A aprovação de um projeto que busca transformar clubes de tiro em Organizações da Sociedade Civil de Interesse Público (OSCIPs) pela Comissão de Segurança Pública da Câmara dos Deputados é mais uma medida controversa promovida por parlamentares da extrema-direita. Sob o pretexto de fomentar o esporte e colaborar com a segurança pública, a proposta tenta legitimar e institucionalizar uma atividade que, nos últimos anos, tem sido um símbolo das pautas armamentistas do bolsonarismo e do radicalismo político.
A transformação dos clubes de tiro em OSCIPs vai completamente na contramão do que essas organizações deveriam representar. Criadas com o objetivo de promover atividades que gerem impacto social, como saúde, educação e assistência social, as OSCIPs foram pensadas para atuar em prol da coletividade, principalmente em áreas em que o poder público tem dificuldades de chegar. Equiparar entidades cuja principal atividade está relacionada à promoção e uso de armas de fogo a organizações voltadas para o desenvolvimento social é, no mínimo, uma distorção da proposta original dessas instituições.
O relator do projeto, o deputado Paulo Bilynskyj (PL-SP), um delegado de polícia e defensor fervoroso das pautas armamentistas, argumenta que a medida visa a "promoção dos clubes de tiro no país". No entanto, o que fica claro é a intenção de facilitar o acesso às armas e ampliar a influência dos clubes de tiro na sociedade, enquadrando-os em um modelo jurídico que lhes concede benefícios fiscais e facilidades no relacionamento com o poder público.
Oscips distorcidas para fortalecer o lobby armamentista
As OSCIPs foram criadas para atender demandas da sociedade civil organizada em áreas de relevância social. Permitir que clubes de tiro, cuja função primária é treinar e armar civis, se encaixem nessa categoria distorce completamente o objetivo inicial da lei que regulamenta essas organizações.

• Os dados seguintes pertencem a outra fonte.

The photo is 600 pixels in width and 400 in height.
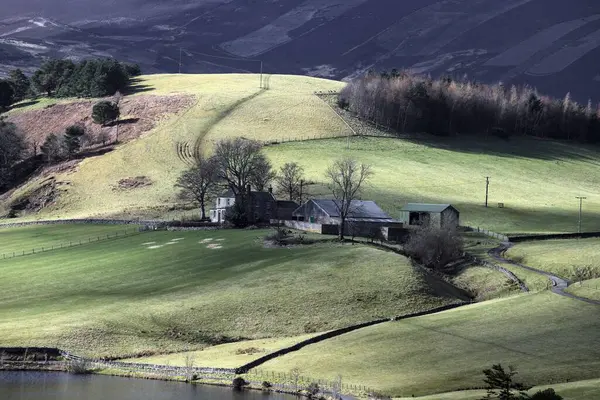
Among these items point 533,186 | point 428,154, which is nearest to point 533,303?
point 533,186

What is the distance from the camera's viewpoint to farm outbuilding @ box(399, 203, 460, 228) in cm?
11406

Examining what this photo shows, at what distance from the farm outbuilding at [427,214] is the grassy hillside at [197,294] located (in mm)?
20456

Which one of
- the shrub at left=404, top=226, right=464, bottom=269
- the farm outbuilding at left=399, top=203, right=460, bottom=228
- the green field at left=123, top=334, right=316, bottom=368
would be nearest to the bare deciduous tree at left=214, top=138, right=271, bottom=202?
the farm outbuilding at left=399, top=203, right=460, bottom=228

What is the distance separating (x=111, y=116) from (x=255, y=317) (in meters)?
116

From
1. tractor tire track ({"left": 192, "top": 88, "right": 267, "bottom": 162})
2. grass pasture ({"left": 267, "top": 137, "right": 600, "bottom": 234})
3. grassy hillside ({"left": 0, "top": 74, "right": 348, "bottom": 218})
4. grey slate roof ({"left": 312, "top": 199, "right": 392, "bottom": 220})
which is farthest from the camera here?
tractor tire track ({"left": 192, "top": 88, "right": 267, "bottom": 162})

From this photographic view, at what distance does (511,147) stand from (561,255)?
3936 inches

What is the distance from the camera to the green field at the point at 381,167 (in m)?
132

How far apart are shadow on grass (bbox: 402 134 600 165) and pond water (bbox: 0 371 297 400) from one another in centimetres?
12491

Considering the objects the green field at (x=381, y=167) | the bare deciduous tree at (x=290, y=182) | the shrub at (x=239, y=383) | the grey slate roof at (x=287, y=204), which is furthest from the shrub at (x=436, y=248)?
the shrub at (x=239, y=383)

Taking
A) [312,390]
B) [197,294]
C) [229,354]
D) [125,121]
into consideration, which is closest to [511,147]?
[125,121]

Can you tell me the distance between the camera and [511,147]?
190000mm

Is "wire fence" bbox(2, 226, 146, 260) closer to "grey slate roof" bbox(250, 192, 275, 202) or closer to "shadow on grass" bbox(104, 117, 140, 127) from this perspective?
"grey slate roof" bbox(250, 192, 275, 202)

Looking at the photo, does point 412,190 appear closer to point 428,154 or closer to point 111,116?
point 428,154

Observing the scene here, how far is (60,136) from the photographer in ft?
579
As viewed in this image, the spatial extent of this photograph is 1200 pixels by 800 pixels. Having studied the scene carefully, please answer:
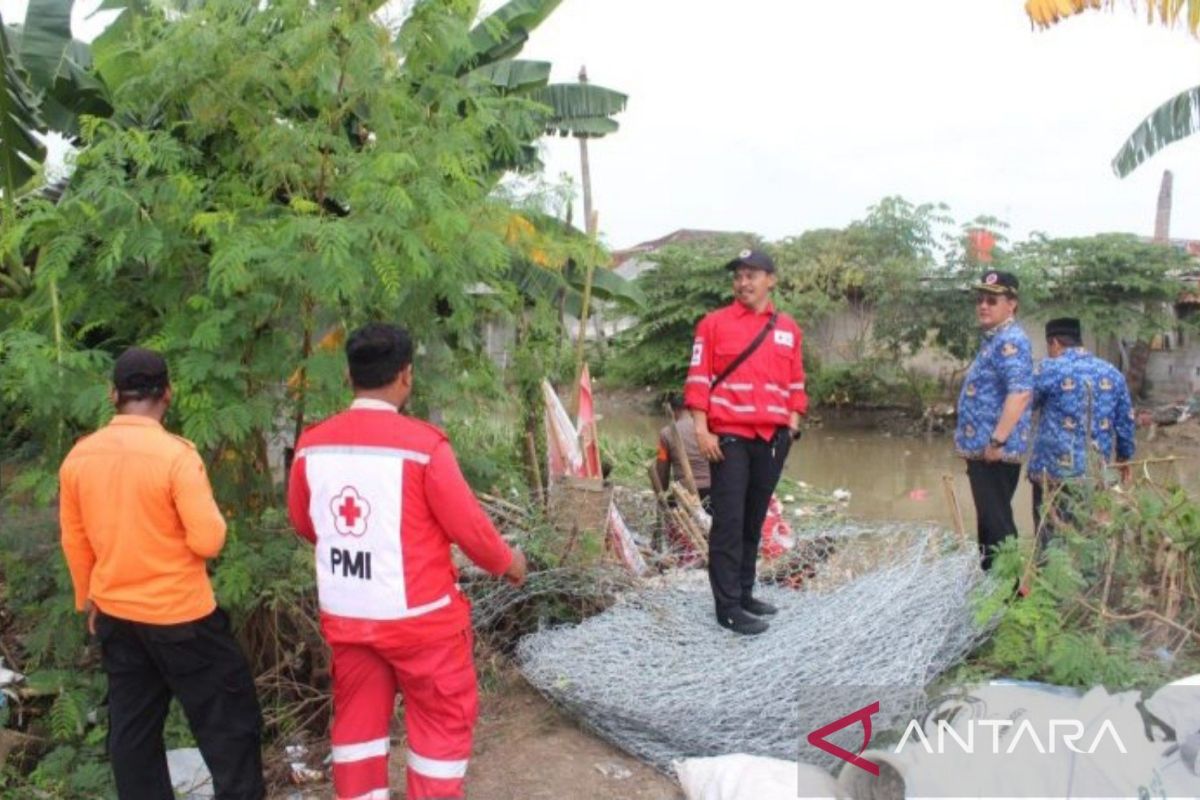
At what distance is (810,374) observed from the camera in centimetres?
2012

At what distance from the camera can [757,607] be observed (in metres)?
4.67

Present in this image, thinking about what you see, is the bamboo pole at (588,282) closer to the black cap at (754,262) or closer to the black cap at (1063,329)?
the black cap at (754,262)

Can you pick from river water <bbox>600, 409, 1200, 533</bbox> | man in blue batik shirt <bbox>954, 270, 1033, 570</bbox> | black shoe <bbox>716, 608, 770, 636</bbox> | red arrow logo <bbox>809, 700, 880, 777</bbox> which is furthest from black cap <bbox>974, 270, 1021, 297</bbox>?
river water <bbox>600, 409, 1200, 533</bbox>

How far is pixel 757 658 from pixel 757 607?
63cm

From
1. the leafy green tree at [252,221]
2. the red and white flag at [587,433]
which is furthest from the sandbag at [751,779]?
the red and white flag at [587,433]

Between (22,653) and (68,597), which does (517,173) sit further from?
(22,653)

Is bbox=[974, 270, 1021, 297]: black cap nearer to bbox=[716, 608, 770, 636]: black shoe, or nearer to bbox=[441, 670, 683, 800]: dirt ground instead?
bbox=[716, 608, 770, 636]: black shoe

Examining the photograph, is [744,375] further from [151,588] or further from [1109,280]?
[1109,280]

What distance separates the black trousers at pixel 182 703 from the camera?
3.30m

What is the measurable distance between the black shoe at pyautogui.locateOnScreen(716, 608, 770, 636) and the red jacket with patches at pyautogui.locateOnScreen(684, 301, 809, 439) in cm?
79

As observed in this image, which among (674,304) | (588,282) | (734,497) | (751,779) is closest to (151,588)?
(751,779)

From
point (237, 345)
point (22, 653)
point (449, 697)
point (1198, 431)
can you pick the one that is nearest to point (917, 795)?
point (449, 697)

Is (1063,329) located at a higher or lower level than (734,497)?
higher

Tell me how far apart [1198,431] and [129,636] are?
A: 59.6 feet
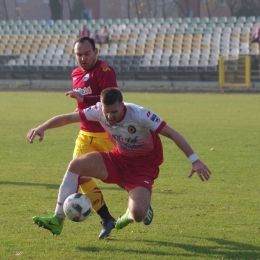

Trata-se, acima de tudo, de um movimento que visa dar legitimidade ao lobby das armas no Brasil, um setor que cresceu de forma exponencial nos últimos anos, impulsionado pela flexibilização do acesso a armamentos durante o governo Bolsonaro.
É inegável que o avanço do lobby armamentista segue um padrão preocupante de normalização da posse de armas e da militarização da vida civil. O que antes era uma atividade restrita e regulada para poucas pessoas com fins específicos, como segurança ou esporte de competição, agora encontra defensores no Congresso dispostos a abrir as portas para a proliferação de armas entre a população, com pouquíssimos entraves.
Regulação enfraquecida e segurança em risco
Se aprovado em definitivo, o projeto traria não apenas benefícios fiscais aos clubes de tiro, mas também facilidades operacionais, inclusive a possibilidade de firmar convênios com o poder público. É importante destacar que essas entidades se tornariam aptas a obter isenções tributárias, que deveriam estar destinadas a organizações com reais propósitos sociais e não a entidades cujo objetivo principal é a prática de tiro ao alvo.
Além disso, o enquadramento dos clubes de tiro como OSCIPs poderia fragilizar ainda mais a já precária fiscalização sobre a posse e o uso de armas de fogo no Brasil. Com menos controle e mais incentivos, o cenário de violência pode se agravar, contribuindo para o aumento dos índices de crimes violentos, que muitas vezes têm relação com o uso de armamentos.
Por trás dessa proposta, está o fortalecimento da narrativa extremista que promove o armamento da população como solução para os problemas de segurança pública do país. No entanto, especialistas em segurança são unânimes ao afirmar que a proliferação de armas em mãos de civis tem efeito contrário, resultando em mais crimes e aumentando a insegurança nas ruas.
Próximos passos
O projeto ainda precisa ser aprovado por outras comissões da Câmara e, posteriormente, pelo Senado. Se levado adiante, representará mais um passo no desmonte das políticas de controle de armas, pavimentando o caminho para que mais clubes de tiro se multipliquem no Brasil, agora com o aval e o apoio institucional da Câmara dos Deputados.
A medida, criticada por organizações da sociedade civil, vai na contramão do que o Brasil precisa para enfrentar sua crise de violência. Transformar clubes de tiro em OSCIPs é um retrocesso que coloca em risco a função pública dessas organizações, enfraquece a regulação de armas e reforça a agenda de radicalização política que há anos tenta legitimar a posse de armas como um direito irrestrito.